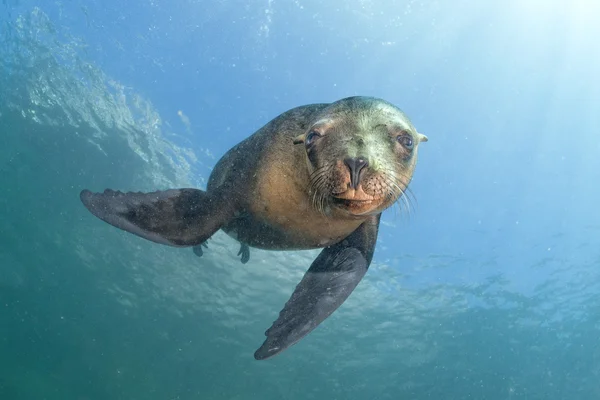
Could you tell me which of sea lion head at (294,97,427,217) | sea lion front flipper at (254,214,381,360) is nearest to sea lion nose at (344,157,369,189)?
sea lion head at (294,97,427,217)

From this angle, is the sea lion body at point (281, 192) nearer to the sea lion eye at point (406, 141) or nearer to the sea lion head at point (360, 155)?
the sea lion head at point (360, 155)

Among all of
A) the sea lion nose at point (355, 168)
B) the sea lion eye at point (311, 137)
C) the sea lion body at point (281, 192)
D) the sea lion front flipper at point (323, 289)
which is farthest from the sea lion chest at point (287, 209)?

## EXERCISE
Copy the entries above word for word, beginning at the line that contains "Among all of" and continuing through the end of the entries.

## FINAL RESULT
Among all of
A) the sea lion nose at point (355, 168)
B) the sea lion eye at point (311, 137)
C) the sea lion body at point (281, 192)
D) the sea lion front flipper at point (323, 289)
which is farthest from the sea lion chest at point (287, 209)?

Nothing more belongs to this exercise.